# Silber und Gold im Januar



## Teichforum.info (8. Jan. 2005)

Hallo, 

heute war bei uns ein Traumwetter mit 15°C und Sonne. Anfang Januar. 

Die Abdeckung ein wenig zurück geschoben und schon reckten die Fische ihre hungrigen Mäuler aus dem Wasser. 



















Ich hoffe, ihr hattet heute auch so prima Wetter. 

Gruß Rainer


----------



## Teichforum.info (8. Jan. 2005)

Hallo Rainer!

Schöne Bilder!

Hier ist aktuell Windstärke 11-12. 
Morgen werd ich wohl ne Schadensaufstellung machen müssen. Sieht übel aus da draussen.
Da wärmen Deine Bilder gleich ein bischen das Gemüt.


----------



## Teichforum.info (8. Jan. 2005)

hallo!

▶ [Gespeicherte Daten]:
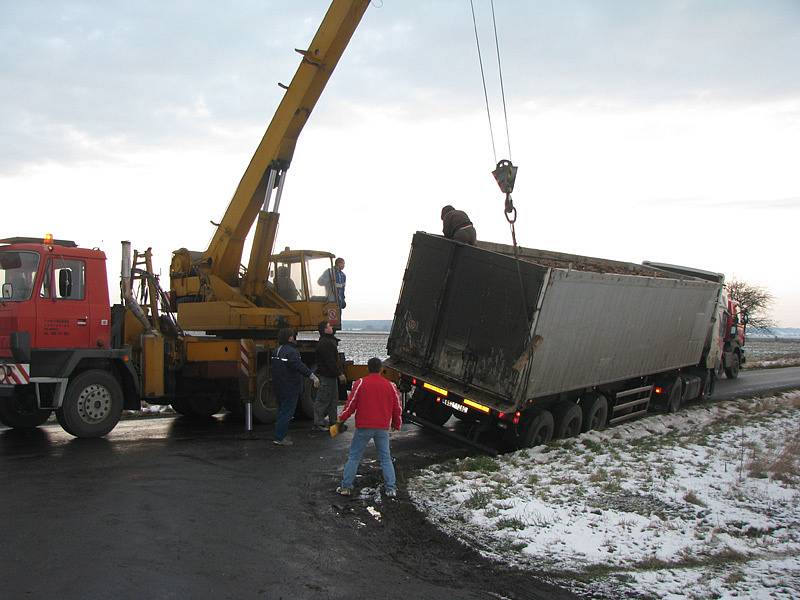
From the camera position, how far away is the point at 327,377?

▶ [Auszuführende Aufgaben]:
[A] Übertragen Sie aus dem Textauszug den Abschnitt von „# Silber und“ bis „aus dem Wasser.“ wortgetreu.
[B] Geben Sie den Absatz des Textauszugs, der mit „Hier ist aktuell Windstärke“ beginnt, als knappe Stichpunktliste wieder.
[C] Welche Temperatur wird im Textauszug für den sonnigen Tag Anfang Januar genannt?
Das Material stammt aus einer anderen Quelle.

▶ [Die Ergebnisse]:
[A]
# Silber und Gold im Januar



## Teichforum.info (8. Jan. 2005)

Hallo, 

heute war bei uns ein Traumwetter mit 15°C und Sonne. Anfang Januar. 

Die Abdeckung ein wenig zurück geschoben und schon reckten die Fische ihre hungrigen Mäuler aus dem Wasser.

[B]
- Derzeit herrscht Windstärke 11–12.
- Am nächsten Tag ist voraussichtlich eine Schadensaufstellung nötig, denn draußen sieht es übel aus.
- Rainers Bilder wärmen das Gemüt.

[C] 15°C.